___ Input
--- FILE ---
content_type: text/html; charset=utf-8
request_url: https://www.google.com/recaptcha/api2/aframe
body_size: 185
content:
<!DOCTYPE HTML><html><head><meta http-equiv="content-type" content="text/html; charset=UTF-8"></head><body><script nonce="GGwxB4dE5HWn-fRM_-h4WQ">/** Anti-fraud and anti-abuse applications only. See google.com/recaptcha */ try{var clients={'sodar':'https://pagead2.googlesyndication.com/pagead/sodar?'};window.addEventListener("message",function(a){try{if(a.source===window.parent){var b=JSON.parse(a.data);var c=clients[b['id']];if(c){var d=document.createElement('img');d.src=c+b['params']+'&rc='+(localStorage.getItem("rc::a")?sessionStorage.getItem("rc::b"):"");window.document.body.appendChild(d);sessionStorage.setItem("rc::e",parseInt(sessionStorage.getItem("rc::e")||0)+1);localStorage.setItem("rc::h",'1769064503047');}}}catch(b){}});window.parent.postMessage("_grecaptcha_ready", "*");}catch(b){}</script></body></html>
______
| Assignment |
The answer should consist of the full listing, repeated exactly.

| Exercise response |
--- FILE ---
content_type: text/html; charset=utf-8
request_url: https://www.google.com/recaptcha/api2/aframe
body_size: 185
content:
<!DOCTYPE HTML><html><head><meta http-equiv="content-type" content="text/html; charset=UTF-8"></head><body><script nonce="GGwxB4dE5HWn-fRM_-h4WQ">/** Anti-fraud and anti-abuse applications only. See google.com/recaptcha */ try{var clients={'sodar':'https://pagead2.googlesyndication.com/pagead/sodar?'};window.addEventListener("message",function(a){try{if(a.source===window.parent){var b=JSON.parse(a.data);var c=clients[b['id']];if(c){var d=document.createElement('img');d.src=c+b['params']+'&rc='+(localStorage.getItem("rc::a")?sessionStorage.getItem("rc::b"):"");window.document.body.appendChild(d);sessionStorage.setItem("rc::e",parseInt(sessionStorage.getItem("rc::e")||0)+1);localStorage.setItem("rc::h",'1769064503047');}}}catch(b){}});window.parent.postMessage("_grecaptcha_ready", "*");}catch(b){}</script></body></html>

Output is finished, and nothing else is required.